International career
- 2010–2012: Canada U20 / 9 / (2)
- 2013: Canada / 5 / (0)

= Christabel Oduro =

Canadian soccer player (born 1992)

Christabel Oppong Oduro (born November 1, 1992) is a Canadian women's soccer forward who plays for the Woodbridge Strikers in the Ontario Premier League. She has made five appearances for the Canada women's national soccer team and played domestic football in Canada, the United States, Germany, Israel, Sweden, Malta and Turkey.

== Personal life ==
Oduro is from Brampton, Ontario, Canada. She has Ghanaian heritage, as both of her parents where born in Ghana, and is the cousin of Ghanaian international soccer player Dominic Oduro. Oduro attended St. Thomas Aquinas Secondary School, where aside from soccer, she played basketball as a guard, volleyball, and participated in cross-country running. She studied at the University of Memphis, where she joined their soccer program.

== Club career ==
In 2014, Oduro signed for Ottawa Fury. In 2015, she signed for German team Herforder SV Borussia Friedenstal (HSV). She scored 10 goals in 20 games for HSV, before leaving the club in 2016 to return to Canada for personal reasons. In 2016, she made 13 appearances and scored 12 goals for the Woodbridge Strikers in League1 Ontario that year. From 2016 to 2019, Oduro played for Israeli team Ramat HaSharon. Ramat HaSharon finished second in the Ligat Nashim twice whilst Oduro was playing with them, and she also won the Israeli Women's Cup with the club. In 2019, she played for IFK Kalmar in the Swedish Elitettan; she made 21 appearances and scored eight goals in the 2019 season. In 2020, Oduro signed for Maltese club Birkirkara. In her second start for Birkirkara, she scored a hat-trick as Birkirkara beat Raiders Luxol 12–0. She has also played for Birkirkara in the 2020–21 UEFA Women's Champions League. In February 2021, Oduro signed for Icelandic 1. deild kvenna side Grindavík. She scored 14 goals in 17 matches for Grindavík. She later played for Woodbridge Strikers in the 2021 Women's League1 Ontario season. Ahead of the 2022 1. deild kvenna season, she signed for Víkingur. In October 2022, Oduro signed for Turkish team Beşiktaş. In July 2023, Oduro joined French Division 2 Féminine side FC Nantes.

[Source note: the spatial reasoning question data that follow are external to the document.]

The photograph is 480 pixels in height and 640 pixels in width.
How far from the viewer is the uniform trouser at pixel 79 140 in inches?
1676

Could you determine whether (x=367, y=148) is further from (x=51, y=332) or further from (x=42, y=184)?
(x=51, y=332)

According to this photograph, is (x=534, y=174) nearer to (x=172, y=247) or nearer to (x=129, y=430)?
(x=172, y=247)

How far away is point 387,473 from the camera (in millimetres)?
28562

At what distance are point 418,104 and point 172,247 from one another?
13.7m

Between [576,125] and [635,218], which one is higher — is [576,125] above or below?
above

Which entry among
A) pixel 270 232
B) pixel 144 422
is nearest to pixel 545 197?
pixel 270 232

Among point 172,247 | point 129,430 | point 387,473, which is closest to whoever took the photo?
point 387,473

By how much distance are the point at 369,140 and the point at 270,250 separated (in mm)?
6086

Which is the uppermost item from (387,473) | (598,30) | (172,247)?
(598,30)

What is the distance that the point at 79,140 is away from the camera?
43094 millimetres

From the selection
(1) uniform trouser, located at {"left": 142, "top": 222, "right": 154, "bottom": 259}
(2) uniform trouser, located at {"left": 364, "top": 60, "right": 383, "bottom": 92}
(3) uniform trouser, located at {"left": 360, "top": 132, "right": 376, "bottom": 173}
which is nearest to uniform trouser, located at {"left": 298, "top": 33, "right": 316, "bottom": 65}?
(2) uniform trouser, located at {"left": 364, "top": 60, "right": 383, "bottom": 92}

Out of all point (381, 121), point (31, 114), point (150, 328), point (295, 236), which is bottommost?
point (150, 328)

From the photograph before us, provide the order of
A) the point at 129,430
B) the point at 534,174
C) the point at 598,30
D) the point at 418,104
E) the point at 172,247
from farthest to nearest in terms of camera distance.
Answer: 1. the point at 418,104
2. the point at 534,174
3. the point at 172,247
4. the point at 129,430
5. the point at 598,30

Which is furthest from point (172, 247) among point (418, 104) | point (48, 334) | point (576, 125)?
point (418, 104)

In September 2024, she moved again to Turkey, and joined the Diyarbakır-based club Amed.

In January 2025, Oduro signed with Halifax Tides FC in the Northern Super League.

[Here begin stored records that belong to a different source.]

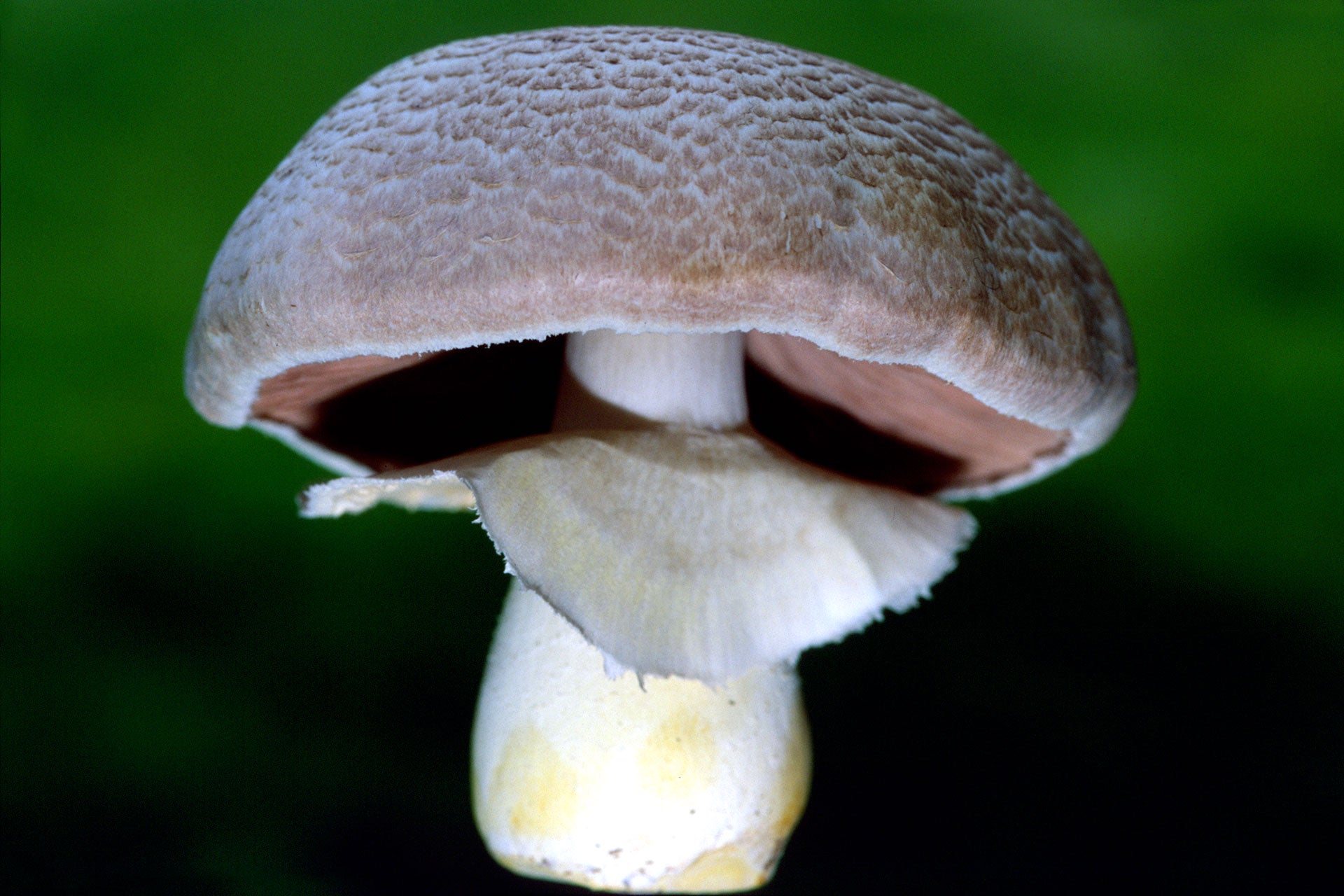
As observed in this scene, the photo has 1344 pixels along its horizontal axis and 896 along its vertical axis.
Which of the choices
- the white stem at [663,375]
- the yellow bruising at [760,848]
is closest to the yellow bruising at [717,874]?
the yellow bruising at [760,848]

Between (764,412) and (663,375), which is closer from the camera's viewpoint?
(663,375)

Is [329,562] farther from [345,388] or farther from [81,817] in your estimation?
[345,388]

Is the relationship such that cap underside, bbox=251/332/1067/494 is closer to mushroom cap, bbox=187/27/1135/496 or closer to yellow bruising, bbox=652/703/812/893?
mushroom cap, bbox=187/27/1135/496

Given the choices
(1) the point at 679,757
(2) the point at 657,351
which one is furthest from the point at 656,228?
(1) the point at 679,757

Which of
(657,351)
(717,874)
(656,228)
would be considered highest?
(656,228)

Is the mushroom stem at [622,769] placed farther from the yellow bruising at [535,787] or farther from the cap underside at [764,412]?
the cap underside at [764,412]

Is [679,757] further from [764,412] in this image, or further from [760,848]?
[764,412]

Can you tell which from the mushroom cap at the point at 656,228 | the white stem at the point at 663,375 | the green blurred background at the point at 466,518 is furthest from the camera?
the green blurred background at the point at 466,518

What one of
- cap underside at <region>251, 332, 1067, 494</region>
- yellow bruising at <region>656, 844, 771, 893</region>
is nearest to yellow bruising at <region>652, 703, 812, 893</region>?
yellow bruising at <region>656, 844, 771, 893</region>
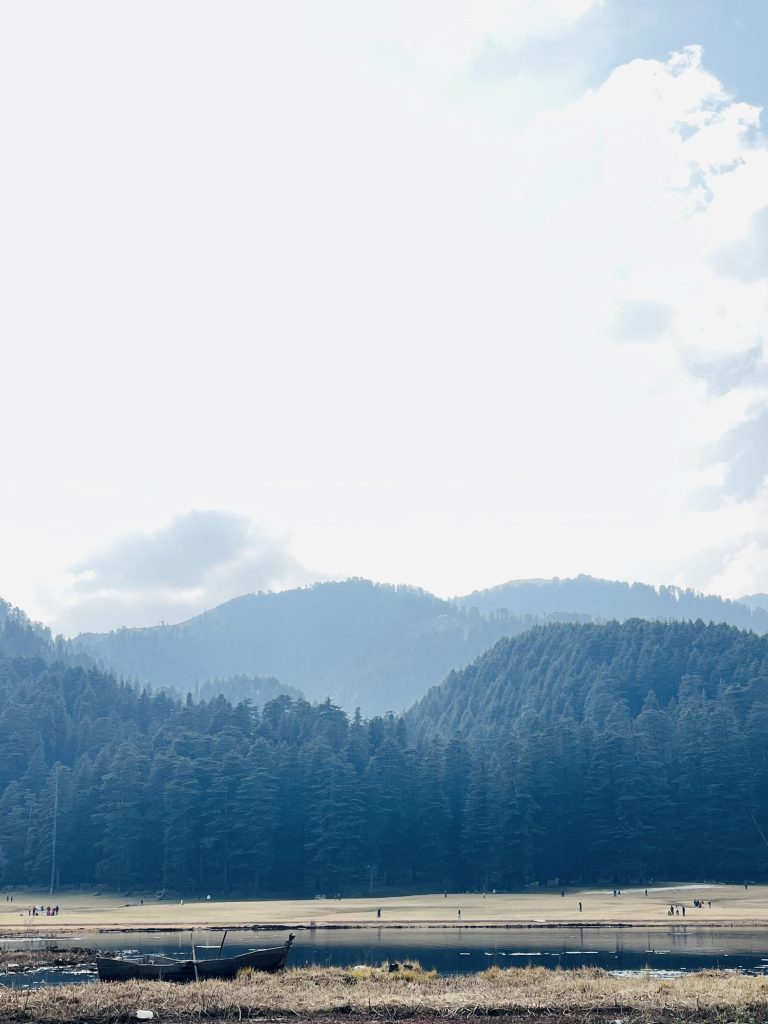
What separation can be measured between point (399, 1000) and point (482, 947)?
32520mm

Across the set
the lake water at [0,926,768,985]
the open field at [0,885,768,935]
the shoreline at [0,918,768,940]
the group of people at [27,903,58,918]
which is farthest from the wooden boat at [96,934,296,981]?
the group of people at [27,903,58,918]

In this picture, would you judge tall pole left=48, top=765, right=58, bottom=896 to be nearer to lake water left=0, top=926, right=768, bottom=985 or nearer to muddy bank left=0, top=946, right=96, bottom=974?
lake water left=0, top=926, right=768, bottom=985

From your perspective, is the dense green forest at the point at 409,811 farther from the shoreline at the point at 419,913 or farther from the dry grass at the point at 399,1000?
the dry grass at the point at 399,1000

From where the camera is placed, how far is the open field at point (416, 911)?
86.6 meters

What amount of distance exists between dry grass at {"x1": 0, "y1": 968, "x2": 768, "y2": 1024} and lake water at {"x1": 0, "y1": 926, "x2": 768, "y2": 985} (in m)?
11.9

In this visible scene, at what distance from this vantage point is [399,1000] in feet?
115

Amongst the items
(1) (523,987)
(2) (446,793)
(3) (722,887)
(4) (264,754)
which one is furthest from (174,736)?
(1) (523,987)

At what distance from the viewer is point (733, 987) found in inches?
1437

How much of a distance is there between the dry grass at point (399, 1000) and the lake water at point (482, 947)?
39.1 ft

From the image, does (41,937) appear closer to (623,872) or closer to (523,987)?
(523,987)

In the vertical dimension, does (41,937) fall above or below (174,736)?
below

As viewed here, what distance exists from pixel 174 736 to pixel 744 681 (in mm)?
92815

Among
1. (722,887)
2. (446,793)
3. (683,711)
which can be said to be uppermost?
(683,711)

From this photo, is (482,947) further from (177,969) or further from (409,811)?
(409,811)
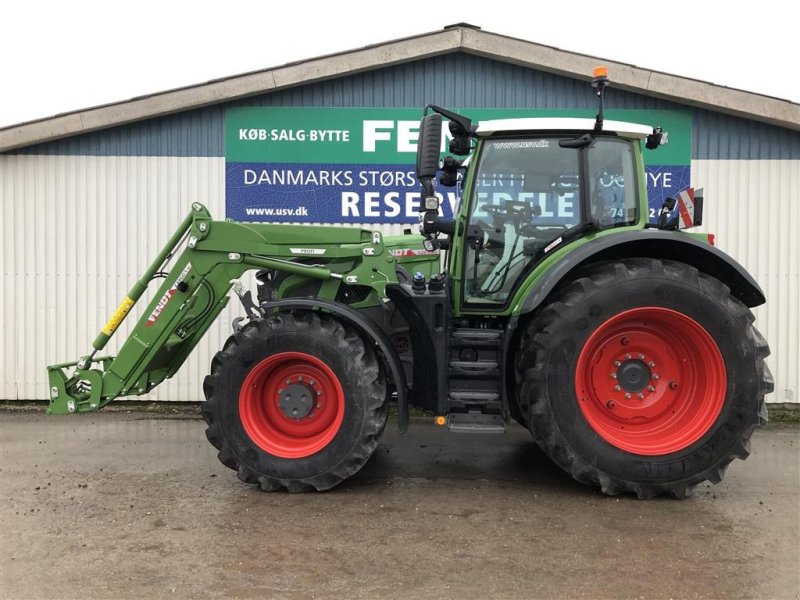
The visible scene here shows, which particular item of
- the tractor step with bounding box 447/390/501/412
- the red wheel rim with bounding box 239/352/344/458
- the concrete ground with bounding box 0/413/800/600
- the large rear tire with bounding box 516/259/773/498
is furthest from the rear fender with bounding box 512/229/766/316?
the red wheel rim with bounding box 239/352/344/458

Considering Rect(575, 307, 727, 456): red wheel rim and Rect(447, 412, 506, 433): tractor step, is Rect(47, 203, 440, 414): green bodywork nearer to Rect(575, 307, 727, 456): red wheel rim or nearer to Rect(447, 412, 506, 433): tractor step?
Rect(447, 412, 506, 433): tractor step

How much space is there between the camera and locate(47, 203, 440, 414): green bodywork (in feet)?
15.7

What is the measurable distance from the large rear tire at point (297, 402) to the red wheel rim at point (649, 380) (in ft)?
4.91

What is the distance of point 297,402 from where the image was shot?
15.0 feet

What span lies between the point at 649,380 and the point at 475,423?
49.1 inches

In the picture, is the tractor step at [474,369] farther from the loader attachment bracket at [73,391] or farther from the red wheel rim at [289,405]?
the loader attachment bracket at [73,391]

== International career ==
Oduro played for Canada under-20s at the 2012 CONCACAF Women's U-20 Championship, where Canada finished second. She also represented them at the 2012 FIFA U-20 Women's World Cup, where the team failed to reach the knockout stages of the competition.

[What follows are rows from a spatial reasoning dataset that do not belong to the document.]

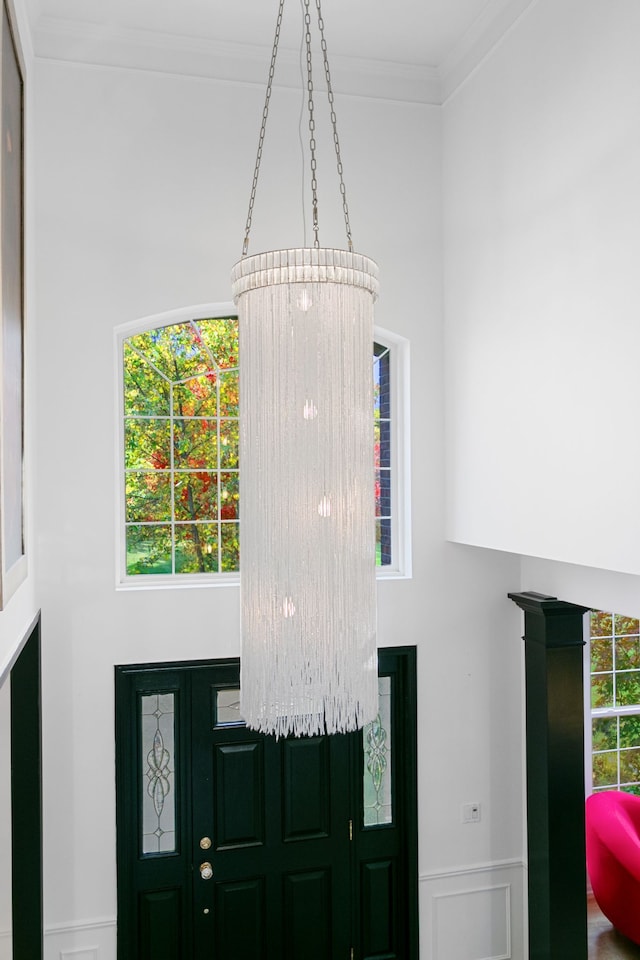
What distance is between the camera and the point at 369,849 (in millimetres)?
3781

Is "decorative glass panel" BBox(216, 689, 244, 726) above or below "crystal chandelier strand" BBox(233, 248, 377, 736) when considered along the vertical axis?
below

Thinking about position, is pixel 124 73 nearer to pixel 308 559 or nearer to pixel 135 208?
pixel 135 208

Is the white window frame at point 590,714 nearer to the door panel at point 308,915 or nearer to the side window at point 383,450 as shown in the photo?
the side window at point 383,450

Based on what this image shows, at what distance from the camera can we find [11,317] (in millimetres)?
2410

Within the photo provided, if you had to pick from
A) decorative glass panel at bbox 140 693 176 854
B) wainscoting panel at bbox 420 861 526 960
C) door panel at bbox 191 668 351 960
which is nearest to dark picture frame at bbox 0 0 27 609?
decorative glass panel at bbox 140 693 176 854

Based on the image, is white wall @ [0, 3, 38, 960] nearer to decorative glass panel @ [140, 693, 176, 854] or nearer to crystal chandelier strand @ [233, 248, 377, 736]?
decorative glass panel @ [140, 693, 176, 854]

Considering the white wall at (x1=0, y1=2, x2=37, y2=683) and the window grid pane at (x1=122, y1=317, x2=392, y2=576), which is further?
the window grid pane at (x1=122, y1=317, x2=392, y2=576)

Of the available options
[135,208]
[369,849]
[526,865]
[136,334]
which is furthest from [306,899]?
[135,208]

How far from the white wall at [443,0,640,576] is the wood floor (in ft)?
8.72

In March 2012, Oduro received her first call up to the Canada women's national soccer team. She played for Canada in the 2013 Cyprus Women's Cup, where Canada finished second. In total, Oduro has made five appearances, including four starts, for Canada. All of her appearances for Canada were in non-competitive matches. In 2019, Oduro said that she wanted to play for the Ghana women's national football team. She would be eligible as she has not yet played in a competitive fixture for Canada. In 2022, Oduro said that she wanted to switch football nationalities to Ghana.